What earnings estimates miss about the equity market
Equity market analysts’ estimates and equity markets themselves can reflect divergent views on the future of corporate earnings. The increasing gap between these views for the Standard & Poor’s 500 Index over the first seven months of 2022 has led some market observers to say the U.S. equity market sell-off is far from over, despite a July rebound.
But a new Vanguard analysis finds that reduced expectations for corporate earnings may be priced in to the S&P 500 Index to a greater degree than some observers believe, suggesting a more sanguine outlook.
With interest rates and recession risks rising, we do believe that the outlook skews lower for equities in the medium term. But we caution investors against putting too much faith in short-term consensus earnings estimates and overlooking equities’ long-term earnings power. Our favored tool for equity return projections looks out over 10 years, focusing on long-term earnings growth potential over economic and market cycles.
A disconnect grows between market and analysts’ views
Notes: Consensus earnings per share reflect Bloomberg earnings estimates of 1,100 contributors in real time.
Sources: Vanguard calculations, using monthly data from Bloomberg from January 1995 through July 2022; accessed August 5, 2022.
Past performance is no guarantee of future returns. The performance of an index is not an exact representation of any particular investment, as you cannot invest directly in an index.
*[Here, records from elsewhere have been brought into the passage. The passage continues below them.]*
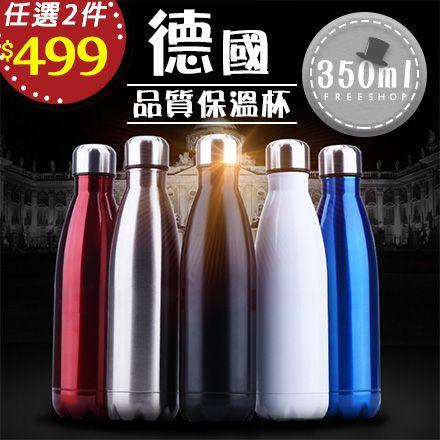 星巴克風格雙層真空不鏽鋼可樂啤酒曲線瓶 保溫杯水壺~QPPDG8048~350~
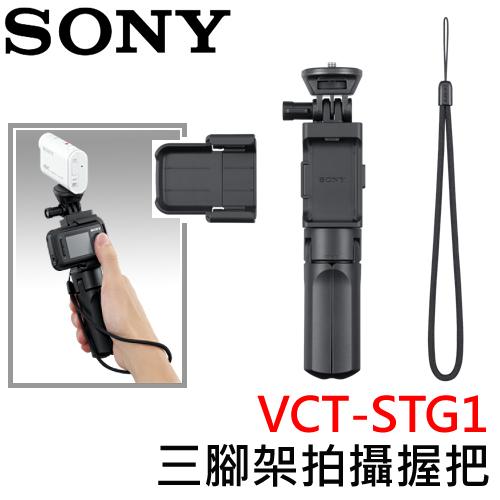 SONY 三腳架拍攝手把 VCT-STG1 ◆手持/自拍棒/防水/Action Cam專用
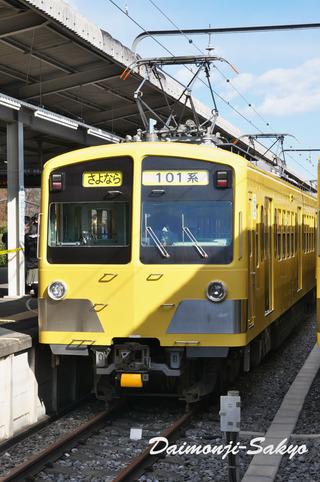 sb281n02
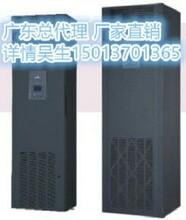 艾默生精密空调阳江/河源/梅州代理商,艾默生UPS价格艾默生精密空调价格报价图片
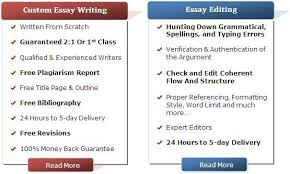 essays for sale archives   smashomeessays for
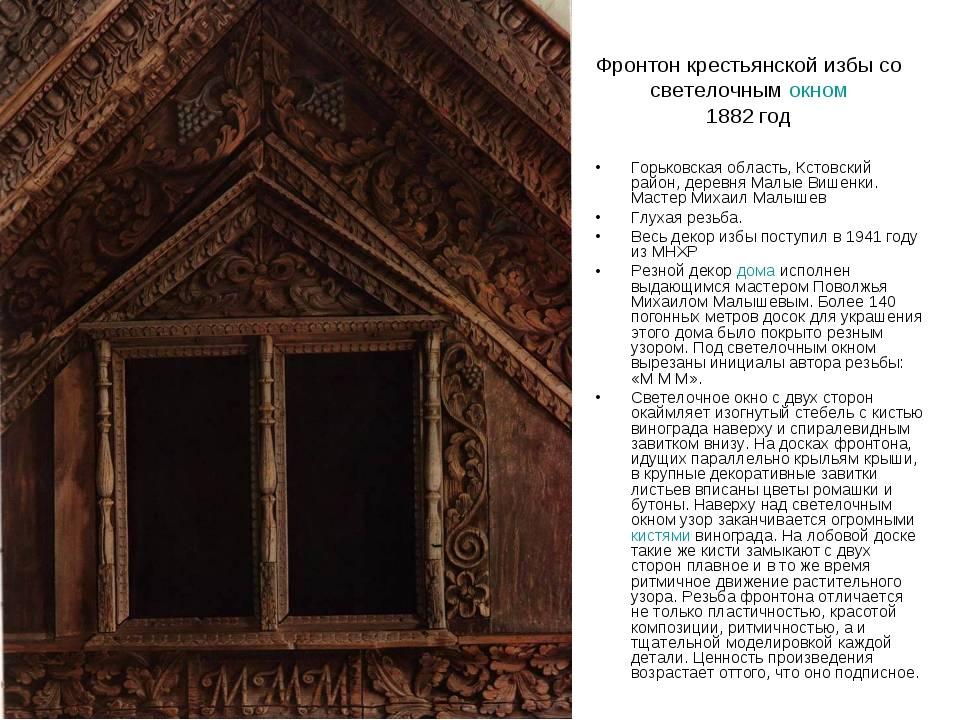Фронтон крестьянской избы со светелочным окном 1882 год Горьковская область,...
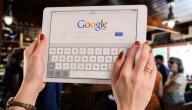 إلغاء حساب جوجل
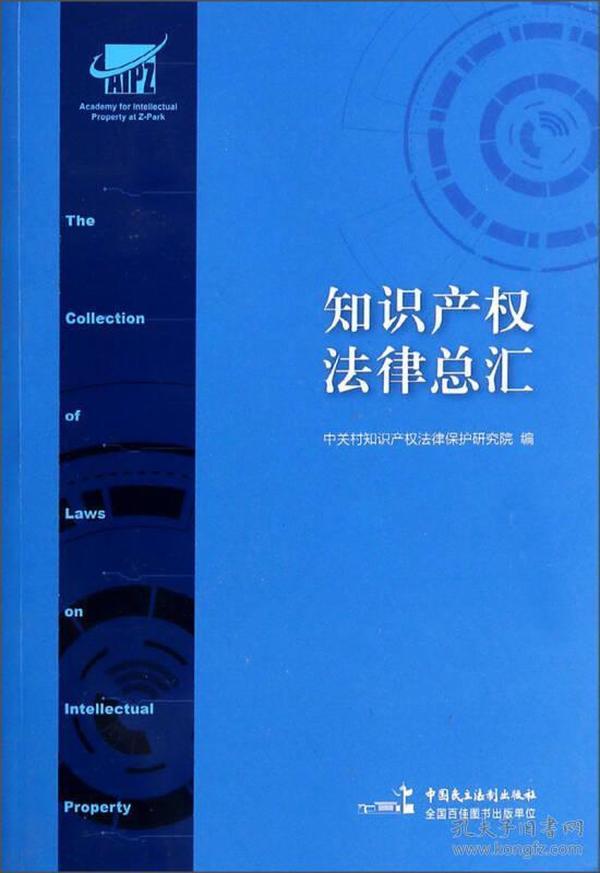 知识产权法律总汇
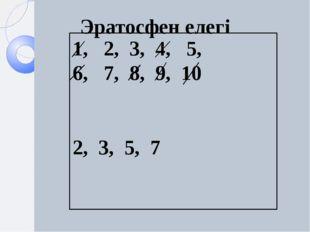 Эратосфен елегі 1, 2, 3, 4, 5, 6, 7, 8, 9, 10 2, 3, 5, 7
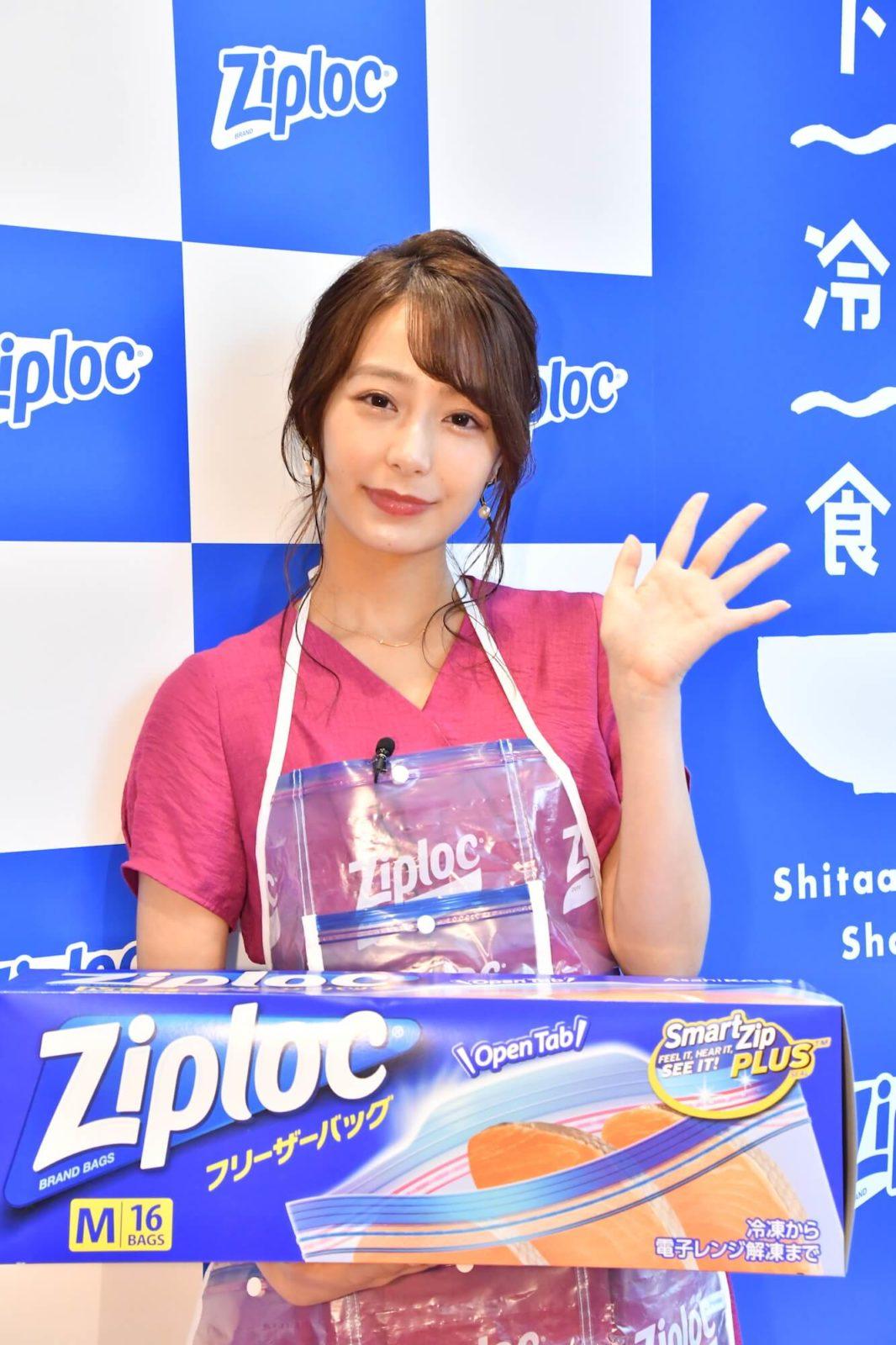 宇垣美里がエプロン姿を披露!時短料理は「ゲームみたいで私は好き」サムネイル画像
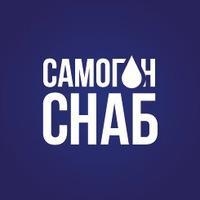 Логотип САМОГОНСНАБ - САМОГОННЫЕ АППАРАТЫ / КРАСНОЯРСК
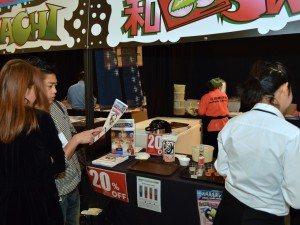 2014 Mutual Trading Japanese Food & Restaurant Expo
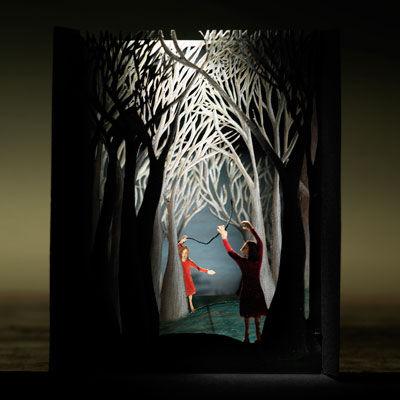 Бумажные туннели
The 12-month-forward consensus earnings-per-share forecast for the S&P 500 Index has maintained an upward trend this year thanks to consistent demand and stronger corporate pricing power in a rising inflation environment. The disconnect between market and analysts’ views implies that the entire equity market sell-off to date is attributable to valuation contraction. Should analysts revise earnings forecasts lower in anticipation of slowing growth, prices would have to fall further to maintain current valuations.
But equity prices are based on more than just the next 12 months’ earnings, said Ian Kresnak, a Vanguard investment strategist and a member of the Vanguard Capital Markets Model® (VCMM) research team.
“The market is able to look through fluctuations in the business cycle and focus on long-term growth potential,” Kresnak said. “Valuations—the price investors pay for a dollar of earnings—are explained by the expectation of long-term earnings growth as well as by economic factors such as interest rates and inflation. The market could already be pricing in some downward revision to 12-month-forward earnings. Vanguard recommends that investors instead focus on longer-term earnings estimates when setting return expectations.”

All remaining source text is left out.